Exhibit hours from March 18 to May 11, 2019, are Monday through Thursday, Noon to 8:00 p.m., Friday through Sunday, Noon to 6:00 p.m. (Closed April 19 and 20, 2019.) Hours will be reduced from May 13 to May 24, 2019. Group visits at other times are available by appointment.
“Roots of Wisdom: Native Knowledge. Shared Science” was developed, produced and circulated by the Oregon Museum of Science and Industry, the Smithsonian Institution Traveling Exhibition Service (SITES), and the Smithsonian’s National Museum of the American Indian. The exhibition is made possible with funds provided by the National Science Foundation.
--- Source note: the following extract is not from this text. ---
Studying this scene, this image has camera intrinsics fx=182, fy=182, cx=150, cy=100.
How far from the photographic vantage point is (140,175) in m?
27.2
Here at Missouri State University, the “Roots of Wisdom” exhibit is supported by theCollege of Natural and Applied Sciences, the College of Humanities and Public Affairs, the Division for Diversity and Inclusion, and the University Libraries.
The Adult Student Services Welcome orientation took place on Saturday, January 12, 2019. The welcome orientation lasts a half day and ends with a campus tour. Several campus services were in attendance such as the Bear Claw, MSU Online, and Financial Aid. Tracy Stout, a member of the Library Science faculty, provided a brief presentation and answered questions about the MSU Libraries. Approximately 25 adult students attended the welcome orientation.
JSTOR — a digital library of journals and other materials for scholars, researchers, and students — offers two multidisciplinary collections available at MSU:
1) Arts & Sciences I-IX is an umbrella journal collection containing nine sub-units, but which is searched as one collection. Its contents are: over 1,100 core journals in nearly all academic disciplines, including economics, history, political science, public administration, sociology, mathematics, statistics, philosophy, religion, ecology, archaeology, classics, Latin American, African, Slavic, and Middle Eastern Studies, language, literature, theatre, music, art, architecture, legal scholarship, business, education, management, marketing, and health sciences;
2) Biological Sciences, which is a collection of over 150 journals in science fields such as conservation, plant sciences, cell biology and zoology.